Retrieval-Augmented Generation (RAG) is the standard architecture for enterprise AI. It involves retrieving relevant documents from a vector database and feeding them into the LLM's context window. But context windows, while growing (128k, 1M tokens), are still finite and expensive.
The Metadata Overhead
When you retrieve a chunk of text from a vector store (like Pinecone or Milvus), you typically get associated metadata: author, timestamp, source URL, tags, and permissions. In a standard JSON response, this metadata can easily outweigh the actual text content in terms of token count.
TOON Strategy for RAG
By converting the retrieved metadata arrays into TOON format before injection, you effectively "zip" the structural overhead. This allows you to:
- Retrieve more chunks: If you save 30% on tokens, you can include 30% more relevant documents in the same context window.
- Reduce Hallucinations: More context leads to better grounding for the model.

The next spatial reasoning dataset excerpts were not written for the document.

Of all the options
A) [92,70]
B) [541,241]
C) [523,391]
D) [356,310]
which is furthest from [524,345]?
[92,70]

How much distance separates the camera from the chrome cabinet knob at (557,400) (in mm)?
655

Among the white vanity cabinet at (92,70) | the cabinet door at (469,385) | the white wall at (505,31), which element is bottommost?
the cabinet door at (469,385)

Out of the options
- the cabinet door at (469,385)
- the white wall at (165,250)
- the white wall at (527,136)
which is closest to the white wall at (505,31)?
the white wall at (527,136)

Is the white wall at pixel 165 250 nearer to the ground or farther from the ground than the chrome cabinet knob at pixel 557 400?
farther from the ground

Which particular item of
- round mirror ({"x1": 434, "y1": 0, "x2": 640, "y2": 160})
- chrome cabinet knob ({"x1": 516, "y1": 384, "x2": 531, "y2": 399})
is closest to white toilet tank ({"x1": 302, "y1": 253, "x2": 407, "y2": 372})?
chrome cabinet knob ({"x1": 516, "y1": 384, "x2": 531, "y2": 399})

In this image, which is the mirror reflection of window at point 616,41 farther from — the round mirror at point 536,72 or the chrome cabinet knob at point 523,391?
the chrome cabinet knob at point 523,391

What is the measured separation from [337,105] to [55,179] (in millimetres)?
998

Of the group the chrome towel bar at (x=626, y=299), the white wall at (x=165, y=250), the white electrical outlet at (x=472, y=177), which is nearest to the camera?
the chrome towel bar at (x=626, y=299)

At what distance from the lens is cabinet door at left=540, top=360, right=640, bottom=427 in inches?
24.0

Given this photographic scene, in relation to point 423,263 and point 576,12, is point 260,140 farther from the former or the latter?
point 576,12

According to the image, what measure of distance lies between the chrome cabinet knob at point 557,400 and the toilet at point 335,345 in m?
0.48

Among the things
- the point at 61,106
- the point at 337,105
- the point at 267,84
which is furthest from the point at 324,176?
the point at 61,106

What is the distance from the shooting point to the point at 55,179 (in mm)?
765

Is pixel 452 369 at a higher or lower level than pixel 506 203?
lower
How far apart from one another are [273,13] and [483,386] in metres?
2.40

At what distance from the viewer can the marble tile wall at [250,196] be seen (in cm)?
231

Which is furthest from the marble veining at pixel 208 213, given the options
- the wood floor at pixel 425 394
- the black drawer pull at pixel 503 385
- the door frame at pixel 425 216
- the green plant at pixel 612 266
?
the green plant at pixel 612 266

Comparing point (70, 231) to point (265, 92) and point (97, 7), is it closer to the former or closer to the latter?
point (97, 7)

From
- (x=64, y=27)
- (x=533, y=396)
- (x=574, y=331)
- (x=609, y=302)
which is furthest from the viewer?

- Speed up Time-to-First-Byte: Fewer input tokens mean faster processing by the LLM's prefill stage.
Implementation Example
Instead of injecting a list of JSON objects representing search results, format them as a readable table string using TOON. The LLM understands the schema from the header row (@cols(id,score,content)) and can reference items by ID just as effectively as if they were full JSON objects.
Impact on Vector Stores
While TOON is primarily an output format for LLMs, some advanced teams are beginning to store TOON-formatted strings directly in their vector metadata fields to save on storage and bandwidth costs.